Imagine being able to pull up a single screen with your data from any and all of your online accounts and services -- while offline. And there you see so many aspects of your life at a glance: your photos and videos, social media posts, locations on a map and how you got there, emails and letters, documents, health and physical activities, and even your GitHub projects (if you're like me), for any given day. You can "zoom out" and get the big picture. Machine learning algorithms could suggest major clusters based on your content to summarize your days, months, or years, and from that, even recommend printing physical memorabilia. It's like a highly-detailed, automated journal, fully in your control, which you can add to in the app: augment it with your own thoughts like a regular journal.

Then cross-reference your own timeline with a global public timeline: see how locations you went to changed over time, or what major news events may have affected you, or what the political/social climate was like at the time.

Or translate the projection sideways, and instead of looking at time cross-sections, look at cross-sections of your timeline by media type: photos, posts, location, sentiment. Look at plots, charts, graphs, of your physical activity.

And all of this runs on your own computer: no one else has access to it, no one else owns it, but you.

Viewing your Timeline

There is not yet a viewer for the timeline. For now, I've just been using Table Plus to browse the SQLite database, and my file browser to look at the files in it. The important thing is that you have them, at least.

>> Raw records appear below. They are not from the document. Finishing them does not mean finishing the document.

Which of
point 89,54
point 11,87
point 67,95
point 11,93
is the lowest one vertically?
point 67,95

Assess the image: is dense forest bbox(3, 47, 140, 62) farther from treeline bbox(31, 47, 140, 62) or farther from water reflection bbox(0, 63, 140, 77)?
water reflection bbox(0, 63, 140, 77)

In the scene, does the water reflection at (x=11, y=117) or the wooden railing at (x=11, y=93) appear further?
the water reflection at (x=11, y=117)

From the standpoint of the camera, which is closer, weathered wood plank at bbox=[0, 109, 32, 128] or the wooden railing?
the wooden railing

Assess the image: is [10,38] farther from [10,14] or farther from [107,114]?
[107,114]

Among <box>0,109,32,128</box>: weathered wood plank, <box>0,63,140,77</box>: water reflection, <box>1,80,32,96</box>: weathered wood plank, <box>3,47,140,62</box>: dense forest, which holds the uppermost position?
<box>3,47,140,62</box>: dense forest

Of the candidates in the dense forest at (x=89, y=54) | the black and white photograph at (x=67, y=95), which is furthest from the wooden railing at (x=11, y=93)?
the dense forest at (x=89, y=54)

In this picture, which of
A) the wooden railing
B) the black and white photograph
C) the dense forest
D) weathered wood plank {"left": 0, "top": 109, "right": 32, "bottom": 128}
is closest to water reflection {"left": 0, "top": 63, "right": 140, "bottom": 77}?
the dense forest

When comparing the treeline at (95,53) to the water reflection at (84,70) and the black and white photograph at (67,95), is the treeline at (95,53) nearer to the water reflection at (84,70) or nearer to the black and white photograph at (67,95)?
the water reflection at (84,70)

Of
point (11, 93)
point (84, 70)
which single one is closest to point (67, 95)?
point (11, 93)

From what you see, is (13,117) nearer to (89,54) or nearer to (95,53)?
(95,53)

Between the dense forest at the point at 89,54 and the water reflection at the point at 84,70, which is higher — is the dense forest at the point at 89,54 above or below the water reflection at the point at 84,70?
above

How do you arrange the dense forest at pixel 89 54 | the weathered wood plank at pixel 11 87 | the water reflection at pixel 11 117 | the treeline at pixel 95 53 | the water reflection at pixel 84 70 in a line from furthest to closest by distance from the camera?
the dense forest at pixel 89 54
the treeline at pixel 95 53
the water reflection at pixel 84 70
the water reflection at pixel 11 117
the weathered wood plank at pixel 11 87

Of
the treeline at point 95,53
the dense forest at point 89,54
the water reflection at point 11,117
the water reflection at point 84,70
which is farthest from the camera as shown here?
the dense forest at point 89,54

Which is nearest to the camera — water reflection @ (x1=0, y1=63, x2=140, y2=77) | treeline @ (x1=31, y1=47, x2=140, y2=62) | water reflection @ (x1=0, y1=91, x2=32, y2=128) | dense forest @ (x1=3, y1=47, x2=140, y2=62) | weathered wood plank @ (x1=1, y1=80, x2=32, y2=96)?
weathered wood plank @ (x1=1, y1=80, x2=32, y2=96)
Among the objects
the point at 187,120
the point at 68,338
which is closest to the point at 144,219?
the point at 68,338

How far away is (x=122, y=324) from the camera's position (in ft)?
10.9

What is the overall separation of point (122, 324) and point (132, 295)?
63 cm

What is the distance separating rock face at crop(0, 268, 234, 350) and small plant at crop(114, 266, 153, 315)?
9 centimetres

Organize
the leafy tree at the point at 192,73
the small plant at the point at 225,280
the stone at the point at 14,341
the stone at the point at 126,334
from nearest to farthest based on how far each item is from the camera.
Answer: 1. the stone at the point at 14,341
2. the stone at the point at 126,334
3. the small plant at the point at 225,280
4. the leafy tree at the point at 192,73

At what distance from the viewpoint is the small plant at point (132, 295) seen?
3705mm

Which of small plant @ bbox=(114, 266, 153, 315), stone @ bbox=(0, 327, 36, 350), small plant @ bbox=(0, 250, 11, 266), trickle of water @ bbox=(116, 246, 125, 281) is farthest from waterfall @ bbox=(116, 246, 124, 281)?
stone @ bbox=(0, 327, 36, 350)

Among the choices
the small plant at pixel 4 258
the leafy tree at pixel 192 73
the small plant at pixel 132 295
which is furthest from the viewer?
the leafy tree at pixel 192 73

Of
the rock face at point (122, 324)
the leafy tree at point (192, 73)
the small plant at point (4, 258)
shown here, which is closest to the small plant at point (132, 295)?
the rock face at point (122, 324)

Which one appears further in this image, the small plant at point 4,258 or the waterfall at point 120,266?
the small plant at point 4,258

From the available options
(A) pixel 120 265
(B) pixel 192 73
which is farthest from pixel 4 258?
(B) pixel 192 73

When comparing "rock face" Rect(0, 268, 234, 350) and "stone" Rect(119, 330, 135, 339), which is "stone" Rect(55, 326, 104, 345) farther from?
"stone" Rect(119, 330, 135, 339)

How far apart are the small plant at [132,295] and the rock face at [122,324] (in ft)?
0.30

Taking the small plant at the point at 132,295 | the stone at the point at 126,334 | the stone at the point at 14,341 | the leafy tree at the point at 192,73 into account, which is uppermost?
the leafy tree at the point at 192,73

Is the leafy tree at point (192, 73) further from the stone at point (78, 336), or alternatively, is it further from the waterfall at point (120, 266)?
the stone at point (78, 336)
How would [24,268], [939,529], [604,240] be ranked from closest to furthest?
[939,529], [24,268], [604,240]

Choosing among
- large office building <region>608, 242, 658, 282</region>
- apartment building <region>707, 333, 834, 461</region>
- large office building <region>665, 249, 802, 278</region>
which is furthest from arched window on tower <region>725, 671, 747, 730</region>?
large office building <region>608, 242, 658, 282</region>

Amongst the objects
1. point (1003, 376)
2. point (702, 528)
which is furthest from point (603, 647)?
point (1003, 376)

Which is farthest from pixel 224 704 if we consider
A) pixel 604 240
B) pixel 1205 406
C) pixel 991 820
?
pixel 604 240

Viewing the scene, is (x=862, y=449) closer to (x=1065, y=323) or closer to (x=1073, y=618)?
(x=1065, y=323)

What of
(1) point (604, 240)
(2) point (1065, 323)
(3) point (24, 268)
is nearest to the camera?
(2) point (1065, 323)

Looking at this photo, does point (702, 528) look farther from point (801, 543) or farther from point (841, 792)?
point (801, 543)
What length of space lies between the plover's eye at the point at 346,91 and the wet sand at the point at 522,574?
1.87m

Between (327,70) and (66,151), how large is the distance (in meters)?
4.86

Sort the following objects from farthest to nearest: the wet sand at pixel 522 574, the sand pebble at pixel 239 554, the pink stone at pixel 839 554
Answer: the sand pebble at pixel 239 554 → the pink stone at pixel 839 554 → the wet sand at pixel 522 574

However, a viewer would be really cool. It's something I've been wanting to do but don't have time for right now. Contributions are welcomed along these lines, but this feature must be thoroughly discussed before any pull requests will be accepted to implement a timeline viewer. Thanks!

Notes

Yeah, I know this is very similar to what Perkeep does. Perkeep is a way cooler project in my opinion. However, Perkeep is more about storage and sync, whereas Timeliner is more focused on constructing relationships between items and projecting your digital life onto a single timeline. If Perkeep is my unified personal data storage, then Timeliner is my automatic journal. (Believe me, my heart sank after I realized that I was almost rewriting parts of Perkeep, until I decided that the two are different enough to warrant a separate project.)

License

This project is licensed with AGPL. I chose this license because I do not want others to make proprietary software using this package. The point of this project is liberation of and control over one's own, personal data, and I want to ensure that this project won't be used in anything that would perpetuate the walled garden dilemma we already face today.